Wednesday, June 2, 2010

SP500 Headed Higher


Today's rally was nice but lower volume ruled out a confirmed follow-through day. I believe the SP500 is headed higher toward 1133 to 1150 in wave (c) of [a] of B of an upward correction that should last well into July. After reaching the target zone, we will likely see a pullback or consolidation for much of June which should bring the market back down to the 200ema before moving higher in wave C. My calculations put the target for wave C at 1190 to 1220.

Should we see a move to the proposed target it would confirm that we are in a flat correction as I have suggested. Failure to sustain above the 5/27 high followed by a move below the 5/25 low would be a significant turn for the worse, but with pessimism continuing to rise I will be surprised to see such an outcome.

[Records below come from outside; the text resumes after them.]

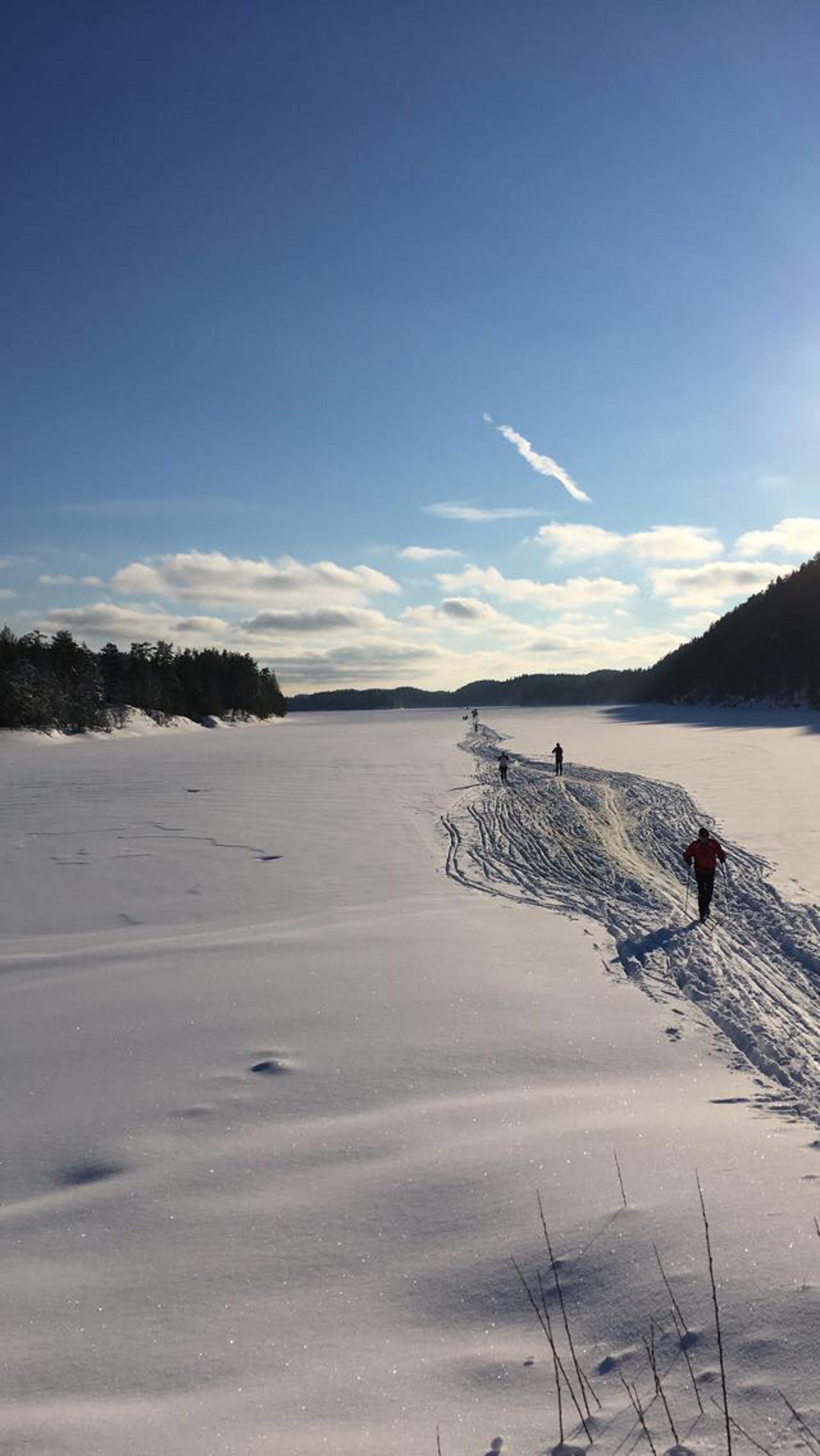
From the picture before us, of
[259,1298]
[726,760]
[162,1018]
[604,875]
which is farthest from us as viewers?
[726,760]

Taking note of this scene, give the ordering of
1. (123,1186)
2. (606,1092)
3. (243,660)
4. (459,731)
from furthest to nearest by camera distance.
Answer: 1. (243,660)
2. (459,731)
3. (606,1092)
4. (123,1186)

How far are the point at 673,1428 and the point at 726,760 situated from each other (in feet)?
110

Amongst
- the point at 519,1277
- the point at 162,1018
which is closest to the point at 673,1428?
the point at 519,1277

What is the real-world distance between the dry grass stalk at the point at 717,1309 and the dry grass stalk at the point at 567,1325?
492 millimetres

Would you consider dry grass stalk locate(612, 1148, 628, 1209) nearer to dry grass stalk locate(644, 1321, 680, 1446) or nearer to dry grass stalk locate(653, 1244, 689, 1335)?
dry grass stalk locate(653, 1244, 689, 1335)

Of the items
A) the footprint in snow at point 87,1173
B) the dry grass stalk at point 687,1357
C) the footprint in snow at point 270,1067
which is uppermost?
the dry grass stalk at point 687,1357

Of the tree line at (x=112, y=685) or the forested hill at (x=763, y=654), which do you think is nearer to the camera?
the tree line at (x=112, y=685)

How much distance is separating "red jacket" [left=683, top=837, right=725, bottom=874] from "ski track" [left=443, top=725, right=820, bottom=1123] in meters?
0.76

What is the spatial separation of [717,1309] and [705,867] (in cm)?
963

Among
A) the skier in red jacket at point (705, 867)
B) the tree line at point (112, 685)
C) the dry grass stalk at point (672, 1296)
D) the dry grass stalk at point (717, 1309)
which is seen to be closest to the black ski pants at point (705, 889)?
the skier in red jacket at point (705, 867)

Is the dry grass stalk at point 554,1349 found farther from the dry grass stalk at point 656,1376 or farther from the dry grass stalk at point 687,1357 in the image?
the dry grass stalk at point 687,1357

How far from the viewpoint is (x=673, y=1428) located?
3.06 metres

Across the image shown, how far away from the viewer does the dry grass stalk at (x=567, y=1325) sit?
3.27 metres

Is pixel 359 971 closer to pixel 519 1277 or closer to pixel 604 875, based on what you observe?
pixel 519 1277
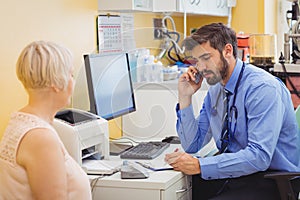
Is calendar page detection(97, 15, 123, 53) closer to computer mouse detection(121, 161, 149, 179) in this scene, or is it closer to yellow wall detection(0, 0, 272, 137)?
yellow wall detection(0, 0, 272, 137)

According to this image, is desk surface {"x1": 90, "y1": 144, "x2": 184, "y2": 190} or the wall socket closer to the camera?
desk surface {"x1": 90, "y1": 144, "x2": 184, "y2": 190}

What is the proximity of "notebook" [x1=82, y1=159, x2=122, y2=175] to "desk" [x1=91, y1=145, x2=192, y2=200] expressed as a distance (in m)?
0.04

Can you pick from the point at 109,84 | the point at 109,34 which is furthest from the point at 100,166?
the point at 109,34

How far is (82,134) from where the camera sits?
2168 millimetres

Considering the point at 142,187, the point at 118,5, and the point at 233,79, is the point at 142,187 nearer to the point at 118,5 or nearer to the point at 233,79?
the point at 233,79

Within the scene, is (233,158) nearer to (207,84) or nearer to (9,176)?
(207,84)

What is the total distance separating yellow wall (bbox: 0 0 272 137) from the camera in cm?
215

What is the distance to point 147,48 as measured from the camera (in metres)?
3.09

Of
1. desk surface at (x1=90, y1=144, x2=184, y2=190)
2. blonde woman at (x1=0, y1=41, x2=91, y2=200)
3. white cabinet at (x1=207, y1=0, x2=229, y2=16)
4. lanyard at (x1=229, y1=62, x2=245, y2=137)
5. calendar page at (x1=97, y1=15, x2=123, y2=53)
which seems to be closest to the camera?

One way that the market could move below the 5/25 low which would be bullish is if we are still in wave [c] down in an ending diagonal that terminates later in June. We will just have to wait and see how this plays out, but for now I am going with the more near term bullish view.

Notice that we are near a MACD buy signal. Although generally I require the 50ema to have a positive slope to accept a MACD buy signal, I have found that signals off of a flat to rising 200ema to often be valid, so I will be taking a 1/2 long position on a move above the 5/27 fractal buy signal high.

Short term longs may be initiated now with the view of exiting in 3 to 5 days. Smaller size would be prudent given the downside risk. Intermediate long positions should not be initiated at this time.